> [Stated goal a]:
Please reproduce, word for word, the lines of the records starting at the line containing "As captured in" and ending at the line containing "Answer: 1.92", both included, and nothing else.

> [Quoted text]:
Saw this on Reddit yesterday, already upgraded mine and I can confirm it makes a world of difference!


----------



## Waterdonkey (Feb 10, 2012)

An EF-S L lens? What?!


----------



## Mt Spokane Photography (Feb 10, 2012)

I din't follow the link, but it looks like a red rubber band


----------



## unfocused (Feb 10, 2012)

I just tried this same upgrade on my 50 f1.8. It is excellent! Much sharper and the Bokeh is incredible!


----------



## lbloom (Feb 10, 2012)

CR10! Great gag rating.


----------



## cezargalang (Feb 10, 2012)

Too much WIN! ;D ;D ;D 

well, this post is 2 months ahead


----------



## Beautor (Feb 10, 2012)

Sweet! I bet this modification would work for my 50mm 1.8 too!


----------



## mackguyver (Feb 10, 2012)

It's only missing the L-ifying front UV filterelement that adds contrast & resolution, cancels out CA better than flourite and un-vignettes the image 

Awesome post!!!


----------



## distant.star (Feb 10, 2012)

> [Data supplied]:

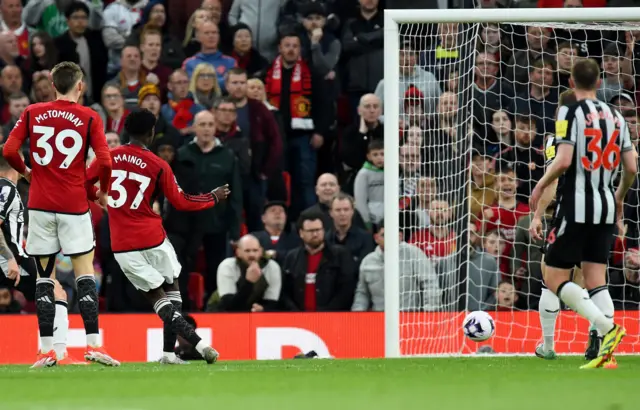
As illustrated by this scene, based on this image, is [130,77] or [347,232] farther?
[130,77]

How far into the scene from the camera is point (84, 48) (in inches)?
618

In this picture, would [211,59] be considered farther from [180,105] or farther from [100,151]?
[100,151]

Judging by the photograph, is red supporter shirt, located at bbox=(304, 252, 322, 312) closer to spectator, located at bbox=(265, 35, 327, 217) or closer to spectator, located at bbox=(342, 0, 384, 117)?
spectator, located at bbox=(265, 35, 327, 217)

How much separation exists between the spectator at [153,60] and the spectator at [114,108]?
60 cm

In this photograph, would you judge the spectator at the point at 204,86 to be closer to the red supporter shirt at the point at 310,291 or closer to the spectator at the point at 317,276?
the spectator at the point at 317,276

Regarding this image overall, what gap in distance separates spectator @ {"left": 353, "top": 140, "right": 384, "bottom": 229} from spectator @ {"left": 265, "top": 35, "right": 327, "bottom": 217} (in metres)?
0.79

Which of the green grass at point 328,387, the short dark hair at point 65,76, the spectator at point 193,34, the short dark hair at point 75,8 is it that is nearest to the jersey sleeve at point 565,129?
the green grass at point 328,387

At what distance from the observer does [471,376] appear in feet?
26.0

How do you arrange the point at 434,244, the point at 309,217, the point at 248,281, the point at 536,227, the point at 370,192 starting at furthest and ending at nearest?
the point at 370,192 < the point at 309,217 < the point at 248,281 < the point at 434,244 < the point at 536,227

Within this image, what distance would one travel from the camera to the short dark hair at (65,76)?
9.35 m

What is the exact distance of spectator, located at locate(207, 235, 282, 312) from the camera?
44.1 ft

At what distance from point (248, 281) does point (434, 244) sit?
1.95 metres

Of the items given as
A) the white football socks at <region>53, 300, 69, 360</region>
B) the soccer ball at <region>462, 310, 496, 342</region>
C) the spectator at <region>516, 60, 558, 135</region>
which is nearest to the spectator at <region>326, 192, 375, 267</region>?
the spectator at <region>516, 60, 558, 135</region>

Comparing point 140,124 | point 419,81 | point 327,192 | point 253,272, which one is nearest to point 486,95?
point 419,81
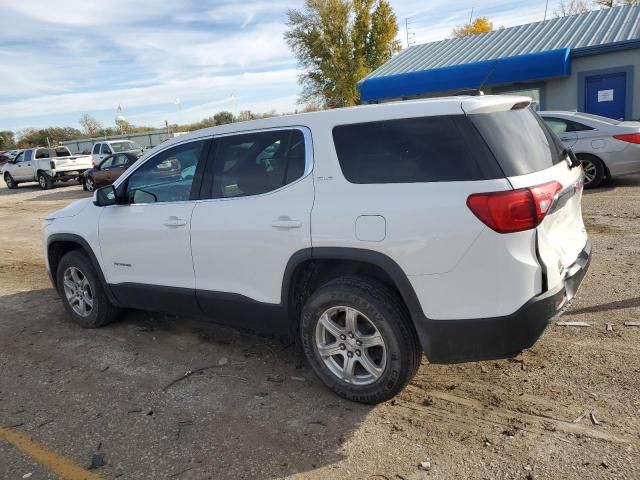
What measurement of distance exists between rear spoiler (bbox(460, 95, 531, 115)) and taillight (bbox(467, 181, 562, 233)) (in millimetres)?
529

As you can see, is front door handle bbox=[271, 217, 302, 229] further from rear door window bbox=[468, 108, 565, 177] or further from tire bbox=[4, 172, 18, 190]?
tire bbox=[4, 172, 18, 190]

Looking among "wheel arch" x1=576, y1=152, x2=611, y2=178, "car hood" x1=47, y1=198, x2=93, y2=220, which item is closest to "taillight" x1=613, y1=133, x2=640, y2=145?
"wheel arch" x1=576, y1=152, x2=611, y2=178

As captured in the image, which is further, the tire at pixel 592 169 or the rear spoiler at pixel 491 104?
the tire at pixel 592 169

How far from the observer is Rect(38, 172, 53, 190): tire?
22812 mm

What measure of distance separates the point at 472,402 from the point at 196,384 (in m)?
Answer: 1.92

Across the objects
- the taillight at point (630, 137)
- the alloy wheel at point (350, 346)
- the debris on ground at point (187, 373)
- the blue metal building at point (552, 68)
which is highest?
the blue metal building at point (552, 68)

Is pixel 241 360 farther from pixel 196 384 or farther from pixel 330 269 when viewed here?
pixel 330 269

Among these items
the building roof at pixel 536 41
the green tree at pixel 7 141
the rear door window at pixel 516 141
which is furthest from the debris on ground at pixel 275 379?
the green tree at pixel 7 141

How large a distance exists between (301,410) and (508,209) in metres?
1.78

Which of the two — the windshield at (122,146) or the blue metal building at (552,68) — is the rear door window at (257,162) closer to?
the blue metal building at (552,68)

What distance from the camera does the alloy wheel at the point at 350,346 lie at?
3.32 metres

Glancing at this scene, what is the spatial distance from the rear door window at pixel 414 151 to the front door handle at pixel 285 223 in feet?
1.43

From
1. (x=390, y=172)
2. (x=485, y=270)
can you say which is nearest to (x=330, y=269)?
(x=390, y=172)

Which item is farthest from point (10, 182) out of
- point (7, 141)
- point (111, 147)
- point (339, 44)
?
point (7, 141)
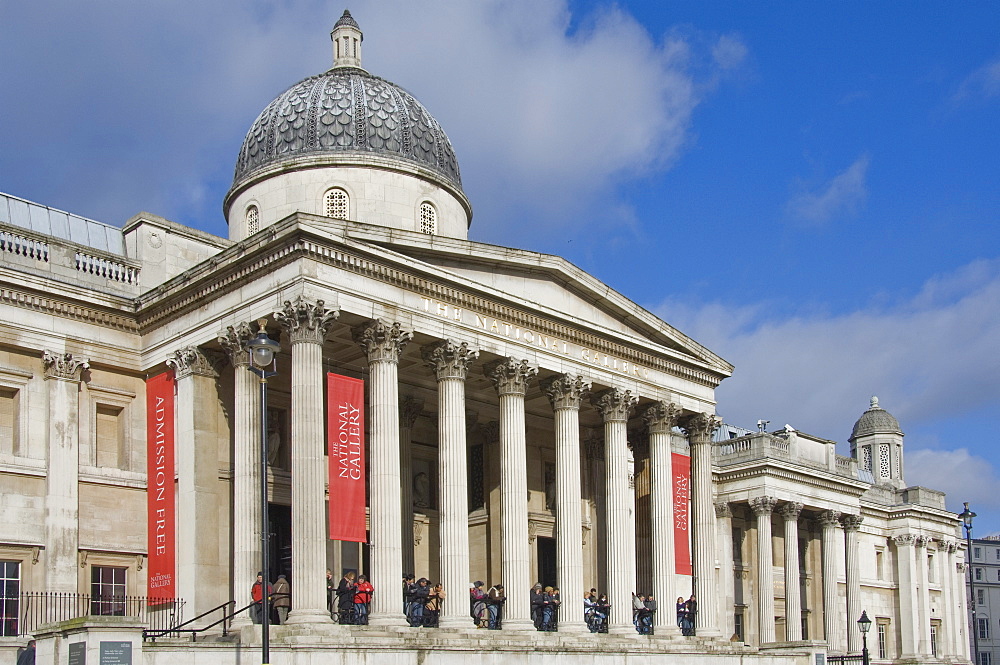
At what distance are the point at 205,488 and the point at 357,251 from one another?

> [Stated goal b]:
In the forum thread about the lens upgrade, why does Mt Spokane Photography say only that the upgrade "looks like a red rubber band"?

> [Complete answer a]:
As captured in the image, which is further, the tire at pixel 592 169 or the rear spoiler at pixel 491 104?
the tire at pixel 592 169

How far from the observer is Rect(38, 172, 53, 190): tire?
22812 mm

What measure of distance separates the point at 472,402 from the point at 196,384 (in m)?
Answer: 1.92

> [Complete answer b]:
Mt Spokane Photography says he didn't follow the link. He is going only by how the upgrade appears.